You ramble about the advice given to you before your visit by a comrade (Junaid) — who it now turns out was rather mistaken in viewing you as such — about what of your ideas you should preferably not highlight that was simply intended as such.  Wherever I go, I identify some of the local activists and ask for advice on how to approach my audience.  It is something that I learned in my days in the trenches of the struggle against the apartheid — accountability and comradeship.  And no, it is not synonymous with Stalinism, but instead simply understanding that there is something more to our struggles than blowing off steam and ego trips.  If I do not like the advice offered by my hosts, particularly if it is offered months ahead of my visit, then I would simply call off the trip.  Why go along with the supposed comradely advice for months and wait until you have collected the reimbursement of your business-class ticket to another exotic Third World destination and your honorarium?  And as soon as you get into your $145-for-five-hours hotel you rant about how your style was cramped (“My $145 Shower,” Angry Arab News Service, 8 July 2007)?
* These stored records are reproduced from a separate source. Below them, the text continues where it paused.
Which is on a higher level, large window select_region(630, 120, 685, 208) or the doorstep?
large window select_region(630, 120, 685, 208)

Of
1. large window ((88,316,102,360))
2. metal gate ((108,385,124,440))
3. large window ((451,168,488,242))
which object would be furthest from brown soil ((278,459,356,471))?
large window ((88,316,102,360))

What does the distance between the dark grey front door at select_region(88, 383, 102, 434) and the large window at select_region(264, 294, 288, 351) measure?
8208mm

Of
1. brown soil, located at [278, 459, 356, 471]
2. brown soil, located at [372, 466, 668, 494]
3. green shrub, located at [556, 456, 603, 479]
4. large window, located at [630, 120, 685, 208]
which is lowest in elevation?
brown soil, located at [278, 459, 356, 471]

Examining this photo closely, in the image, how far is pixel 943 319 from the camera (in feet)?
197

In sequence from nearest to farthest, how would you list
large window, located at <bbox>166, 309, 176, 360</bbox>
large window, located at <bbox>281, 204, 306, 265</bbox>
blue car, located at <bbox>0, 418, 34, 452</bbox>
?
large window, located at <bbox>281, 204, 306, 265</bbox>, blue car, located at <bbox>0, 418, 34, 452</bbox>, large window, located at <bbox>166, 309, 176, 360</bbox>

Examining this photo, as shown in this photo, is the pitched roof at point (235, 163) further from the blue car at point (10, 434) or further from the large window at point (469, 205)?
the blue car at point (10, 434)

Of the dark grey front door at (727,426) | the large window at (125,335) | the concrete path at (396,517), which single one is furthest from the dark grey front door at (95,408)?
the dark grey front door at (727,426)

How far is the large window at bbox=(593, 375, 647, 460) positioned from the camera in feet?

Ah, the great jetsetter visits the Third World and becomes even more illustrious as he pisses on his own people.

At the end of the day, you have to decide whether you want to be a Christopher Hitchens/Irshad Manji lone ranger who just wants to be a contrarian for contrarianism’s sake, or whether you want to have some purpose, some accountability to real people in real movements that you say you support.  If you want to be contrarian, then that’s fine too, but you should choose your battles and not piss in the containers that feed you.  Activists like Junaid are in the vanguard of actual struggle involving real people and real institutions — however inadequate these may be — who provide intellectuals like you and me some space to speak to our people, “our” people as being not citizens of the Empire but its victims.

As’ad, my brother, we who, for many reasons, have “made it to” and “made it in” the world of power need to reflect a bit more on the supposed backwardness of the “Third World.”  People here die of undereating because some of us who have made it to the “First World” die of overeating.  There is a connection here.  Let us not piss on people who pay the price for our comforts and for our “development.”  They are our people.


Farid Esack Farid Esack, a visiting professor at Harvard Divinity School, is the author of Qur’an, Liberation and Pluralism: An Islamic Perspective of Interreligious Solidarity against Oppression and On Being a Muslim: Finding a Religious Path in the World Today.  A former national commissioner on gender equality appointed by President Nelson Mandela, Esack was active in the struggle against apartheid in the United Democratic Front and the Call of Islam.  His current major field of research and activism is the response of Islam to AIDS; he founded Positive Muslims, an organization working with Muslims who are HIV positive in South Africa.